紫織の明かしていない事情を、オレが話していいのかとか。紫織の言っていた事を説明して、信じてもらえるのだろうかとか。「オレ……中二病だと思われるんじゃ……?」といった危惧が、胸を過る。
ええいっ! 今は、ためらっている場合じゃねぇ!
「玻璃は、前世でオレの妻だった。タイムリープしたのか転生なのか……オレもよく分かっていないんだが、彼女はオレと違って『特別』な気がしてる。彼女は、この世界は前世でプレイしていたゲームの要素が入っていると言ってたんだ」
四人に、かいつまんで説明した。
四人とも、目を見開いてオレを凝視している。
初めに反応したのは恭四だ。眉間に皺を寄せ、口角を上げた表情で聞いてくる。
「おいおいおい。ゲーム? マジで言ってんの?」
想定内の反応だ。

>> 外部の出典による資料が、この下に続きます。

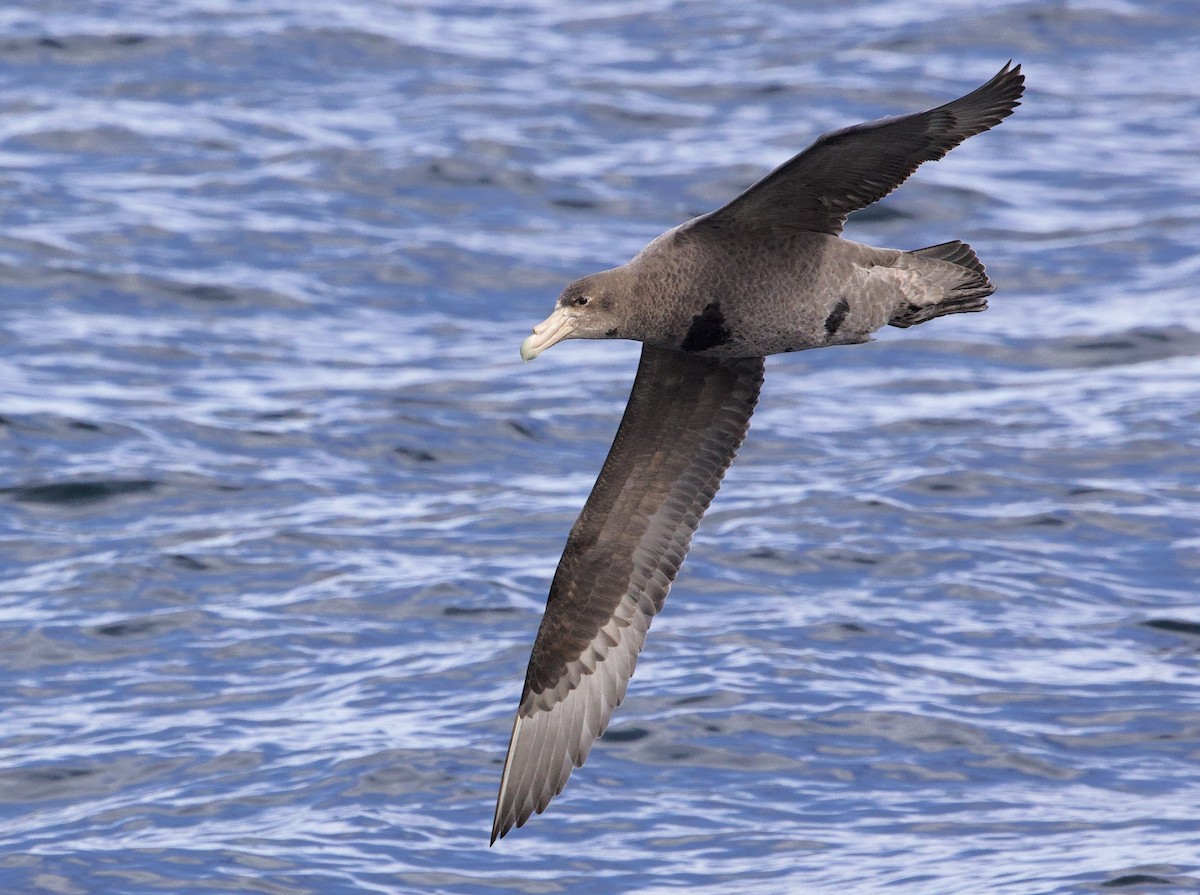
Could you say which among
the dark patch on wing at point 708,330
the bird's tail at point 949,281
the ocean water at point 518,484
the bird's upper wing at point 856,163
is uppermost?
the bird's upper wing at point 856,163

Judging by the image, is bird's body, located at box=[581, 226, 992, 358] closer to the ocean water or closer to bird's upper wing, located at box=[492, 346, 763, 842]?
bird's upper wing, located at box=[492, 346, 763, 842]

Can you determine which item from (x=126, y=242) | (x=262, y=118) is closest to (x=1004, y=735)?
(x=126, y=242)

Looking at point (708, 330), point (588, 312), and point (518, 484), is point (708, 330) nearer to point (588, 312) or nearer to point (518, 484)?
point (588, 312)

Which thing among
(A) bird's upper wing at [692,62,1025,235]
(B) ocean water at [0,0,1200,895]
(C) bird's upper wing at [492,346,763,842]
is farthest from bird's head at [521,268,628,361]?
(B) ocean water at [0,0,1200,895]

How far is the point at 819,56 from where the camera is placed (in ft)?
74.0

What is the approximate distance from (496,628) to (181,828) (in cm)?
253

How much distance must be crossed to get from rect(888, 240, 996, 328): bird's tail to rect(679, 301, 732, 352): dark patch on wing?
76cm

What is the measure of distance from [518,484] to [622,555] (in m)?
4.18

即答える。
「マジだ」
恭四が笑みを消す。前のめりに確認してくる。
「マジかよ……! すげぇ!」
……結構、信じるタイプなんだな。こんな……頗る中二病な案件を鵜呑みにするとか「こいつ大丈夫なのか?」と心配になってくる。オレなら、まず信じねーよ。それとも単に、器のデカい奴なのか?
「なるほど? 興味深いね」
仁が発言する。相変わらず、気怠そうな雰囲気を漂わせている。
奴の首にはヘッドホンが掛かっていて、シャカシャカした音漏れが酷い。
仁は……紫織の前だと、めちゃくちゃ甘い笑顔を振り撒いている癖に。オレらの前では表情を動かすのも疲れるとか思ってそーな顔をしているよな。

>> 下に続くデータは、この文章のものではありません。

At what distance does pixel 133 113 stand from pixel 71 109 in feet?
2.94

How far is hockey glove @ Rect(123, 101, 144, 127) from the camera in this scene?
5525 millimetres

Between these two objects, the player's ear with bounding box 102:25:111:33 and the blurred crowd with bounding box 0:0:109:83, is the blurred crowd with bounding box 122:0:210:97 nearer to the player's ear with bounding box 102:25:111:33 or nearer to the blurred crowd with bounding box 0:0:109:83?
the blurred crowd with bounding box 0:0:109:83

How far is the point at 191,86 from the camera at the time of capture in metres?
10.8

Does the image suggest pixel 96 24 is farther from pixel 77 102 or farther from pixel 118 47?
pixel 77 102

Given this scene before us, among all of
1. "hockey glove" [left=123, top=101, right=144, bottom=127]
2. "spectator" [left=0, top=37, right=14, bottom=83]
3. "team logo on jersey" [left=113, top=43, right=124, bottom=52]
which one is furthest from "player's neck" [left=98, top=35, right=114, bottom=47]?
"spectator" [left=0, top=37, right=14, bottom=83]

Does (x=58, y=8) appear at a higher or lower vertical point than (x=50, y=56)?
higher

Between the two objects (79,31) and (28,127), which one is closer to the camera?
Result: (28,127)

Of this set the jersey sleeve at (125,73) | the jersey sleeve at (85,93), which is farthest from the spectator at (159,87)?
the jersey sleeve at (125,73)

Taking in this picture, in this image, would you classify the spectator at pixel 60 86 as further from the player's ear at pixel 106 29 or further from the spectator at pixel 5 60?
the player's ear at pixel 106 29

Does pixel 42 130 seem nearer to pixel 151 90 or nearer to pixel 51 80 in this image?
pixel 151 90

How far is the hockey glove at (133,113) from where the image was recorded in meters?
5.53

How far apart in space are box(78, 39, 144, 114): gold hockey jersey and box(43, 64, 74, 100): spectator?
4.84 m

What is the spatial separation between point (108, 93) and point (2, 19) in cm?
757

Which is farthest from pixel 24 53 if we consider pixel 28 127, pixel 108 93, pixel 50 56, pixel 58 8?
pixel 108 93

「オレでも信じたくないくらいの……突拍子もない話なのに。信じるのか?」
逆にこっちから尋ねる。
めずらしく、仁の表情に笑みらしきものが浮かんでいる。
「ああ。世の中には、不思議な事象もあるからね」
過去に不思議な体験でもしたのだろうか? 神妙な物言いだった。
大きめの溜め息が聞こえて横を見る。
「面白い話だけど」
三弥は前置きの後に伏せていた眼差しを上げ、真っ直ぐに意見をぶつけてくる。
「それ、何の話? ゲームのストーリーをなぞった、中二病の世迷言にしか聞こえないんだけど。作り話だとしても、本当にこの世界が『そう』だとしても。笑えない」
冷たい一瞥を残し自分の席へ戻って行く後ろ姿を、呆然と眺める。三弥の言い分にも納得する部分がある。
「僕も、俄かには信じられないと思っていました」
言われて視線を戻す。
オレと向かい合う位置の席に座り、成り行きを見ていた賢吾の……様子がおかしい。頻りに眼鏡を押し上げている。